音声障害に関わるリハビリ算定の多くは、「脳血管疾患等リハビリテーション料」や「摂食機能療法」の枠組みの中で運用されています。 典型例として脳血管疾患等リハビリテーション料は、20分を1単位として、患者1人につき1日6単位まで算定できる体系です。 20分という時間は、カルテ上では短く感じても、実際の外来スケジュールに落とすと1コマを占有する重さがあります。
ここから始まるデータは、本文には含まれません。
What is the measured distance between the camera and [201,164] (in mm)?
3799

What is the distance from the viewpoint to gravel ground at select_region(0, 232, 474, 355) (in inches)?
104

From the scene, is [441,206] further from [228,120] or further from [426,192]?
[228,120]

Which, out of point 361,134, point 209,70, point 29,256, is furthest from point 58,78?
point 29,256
つまり20分です。 shirobon(https://shirobon.net/medicalfee/latest/shika/r06_shika/r06s_ch2/r06s2_pa7/r06s27_sec1/r06s271_H000.html)
この「20分1単位・1日最大6単位」という構造は、医科では常識でも、歯科外来においては「なんとなくリハビリっぽいことをした」程度では到底満たせません。 一方で、しっかりと時間を区切ってプログラムを組むと、40分で400点、60分で600点と、1人あたりの収益インパクトが一気に変わります。 つまり点数設計を理解した運用が基本です。 doctorsupportnet(https://www.doctorsupportnet.jp/yougo/noukekkan_reha.html)
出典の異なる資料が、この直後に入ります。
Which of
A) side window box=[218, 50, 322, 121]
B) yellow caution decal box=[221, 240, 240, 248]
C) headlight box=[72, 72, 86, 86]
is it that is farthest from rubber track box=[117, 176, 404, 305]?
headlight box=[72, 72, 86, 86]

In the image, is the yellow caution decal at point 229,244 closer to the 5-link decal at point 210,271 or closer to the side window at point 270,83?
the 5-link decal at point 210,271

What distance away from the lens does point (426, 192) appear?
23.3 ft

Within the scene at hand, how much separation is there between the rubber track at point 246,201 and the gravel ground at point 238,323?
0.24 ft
歯科で関係が深いもう一つの枠が「摂食機能療法(H001)」です。 こちらは30分以上185点、30分未満130点と、やはり時間と点数が直結する設計になっています。 摂食機能療法では、経口摂取回復促進加算や摂食嚥下支援加算などの加算もあり、鼻腔栄養の患者では185点の加算が上乗せされる仕組みです。 時間管理と対象患者の見極めが条件です。 shirobon(https://shirobon.net/medicalfee/latest/shika/r06_shika/r06s_ch2/r06s2_pa7/r06s27_sec1/r06s271_H001.html)
外来では、口腔機能低下症の評価や義歯調整のついでに、嚥下や発話の指導を「ちょっとだけ」行う場面が少なくありません。いいことですね。 しかし、実際には20分以上の訓練や指導を実施していても、「どうせ歯科だし」「STいないし」といった理由でリハ算定を見送るケースが多く、結果として1日数百点、年間では数十万円から100万円単位の取りこぼしにつながります。 結論は時間と内容を切り分けて記録することです。 osaka-dent.ac(https://www.osaka-dent.ac.jp/hospital/koku_rehabilitation.html)
こうしたリスクを減らすためには、「20分」「30分」といったリハ単位に合わせた予約枠の設計と、訓練内容を診療報酬上の文言に沿って記載することが基本です。 具体的には「音声・構音障害に対する言語機能訓練20分」「摂食嚥下機能の評価と訓練30分」といった形で、時間と目的を明確に書き分けることが求められます。 つまり記録の設計が条件です。 mhlw.go(https://www.mhlw.go.jp/content/12404000/000856135.pdf)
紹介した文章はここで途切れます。